A new study uses Massachusetts to look at whether there’s a correlation between suspicious prescribing behavior and opioid overdose deaths.

Opioid overdose deaths in the state quintupled from 2000 to 2016. In a fast-changing epidemic, the study’s data, gathered from 2011 to 2015, might be considered a bit old. But it still sheds lights on several important benchmarks of the crisis.

The study says that between 2011 and 2015, about half of adults in Massachusetts were prescribed opioids, including pain medications prescribed by dentists and doctors. Dr. Thomas Stopka, the study’s lead author, said the widespread use of opioids points to the need for limits on first-time opioid prescriptions — limits that many states, including Massachusetts, have already imposed.

“The fact that less are being prescribed means there are less out in the community and less that are being diverted,” said Stopka, an assistant professor of public health and community medicine at the Tufts University School of Medicine.

Some pain patients say the crackdown on opioid prescriptions has hurt those with a legitimate need for the drugs.  They say the real problem is diversion — the bottles of used pain pills left in medicine cabinets — not responsible prescribing.

The study takes a close look at appropriate and inappropriate prescribing. It defines the latter using six factors: high doses, prescriptions not linked to a pain diagnosis, prescriptions obtained from multiple prescribers, prescriptions filled at multiple pharmacies, cash payments and the co-prescribing of opioids and benzodiazepines. Here’s how these suspicious practices played out across Massachusetts.

Potentially inappropriate opioid prescription practices (PIP) in Massachusetts from 2011 to 2015. (Courtesy the International Journal of Drug Policy)
Potentially inappropriate opioid prescription practices (PIP) in Massachusetts from 2011 to 2015. (Courtesy the International Journal of Drug Policy)

The higher concentration of problems outside Greater Boston is even more pronounced on the maps that use hotspot analysis to identify clusters of inappropriate prescribing in five categories.
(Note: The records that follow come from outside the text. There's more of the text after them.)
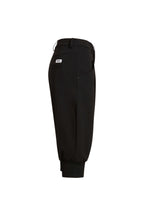Schwarze Hose mit Bündchen, Seitenansicht.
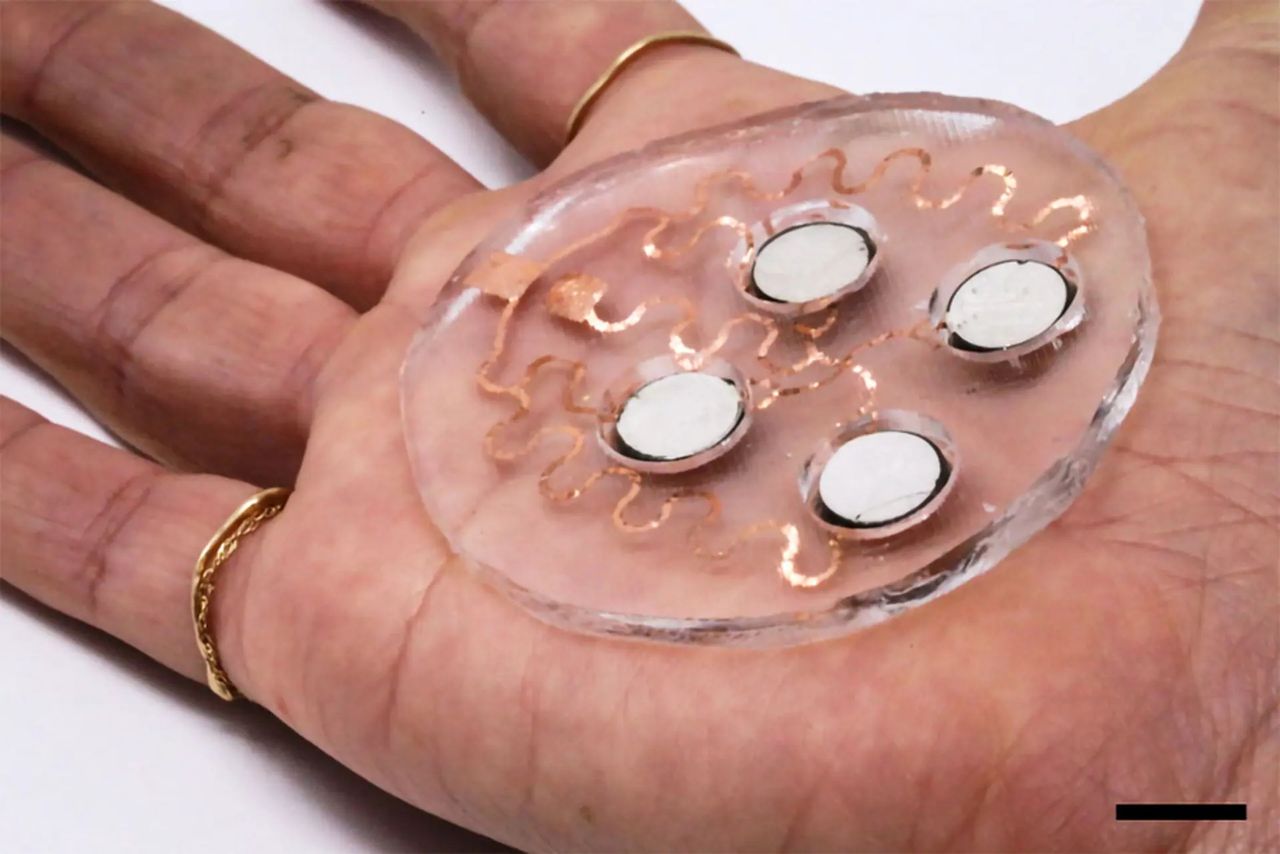 "Hydrogel 'patch' applying medicine through the skin"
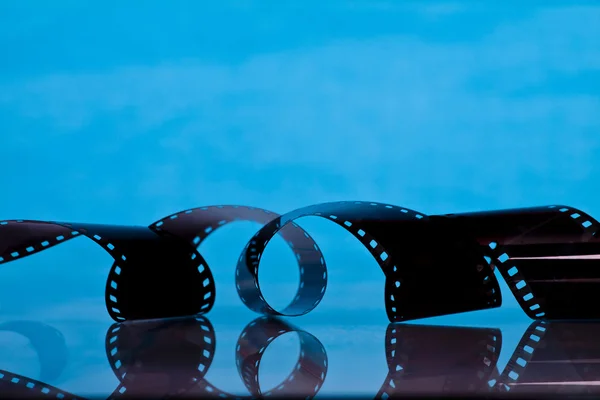 Filmstrips em um fundo azul — Fotografia de Stock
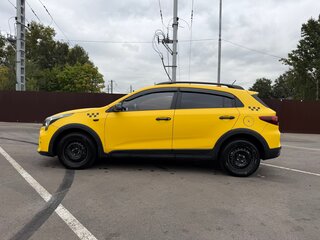2021 Kia Rio X IV Рестайлинг, жёлтый, 1200000 рублей, вид 5
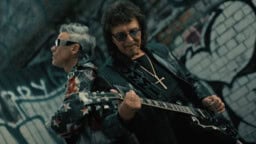 Siellähän se Black Sabbathin riffilordi tykittelee! Robbie Williamsin ja Tony Iommin yhteisbiisi sai musiikkivideon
The study says there were no hotspots for what’s sometimes called pharmacy shopping.

Clustering of potentially inappropriate opioid prescription practices (PIP) in Massachusetts from 2011 to 2015. (Courtesy the International Journal of Drug Policy)
Clustering of potentially inappropriate opioid prescription practices (PIP) in Massachusetts from 2011 to 2015. (Courtesy the International Journal of Drug Policy)

Stopka said he can’t be sure why there were fewer fatal overdoses in some areas of the state, but strong harm-reduction efforts appear to have played a part. Communities that offer clean needles and distribute naloxone had comparatively lower death rates between 2011 and 2015.

Researchers also looked for a connection between the high rates of suspicious opioid prescribing and the hotspots where high overdose death rates were reported. They found an overlap on Cape Cod and in Berkshire County but saw “contradictory patterns” in other parts of the state.

Clustering of fatal opioid overdose rates per 100,000 residents by Massachusetts ZIP codes from 2011 to 2015. (Courtesy the International Journal of Drug Policy)
Clustering of fatal opioid overdose rates per 100,000 residents by Massachusetts ZIP codes from 2011 to 2015. (Courtesy the International Journal of Drug Policy)

In short, suspicious prescribing is “only one factor” that explains differences in overdoses and death rates across Massachusetts. Another factor — which was just emerging at the end of this study period in 2015 — is fentanyl. By the end of 2018, this powerful opioid, which can shut down breathing in seconds, was present in 89 percent of deaths.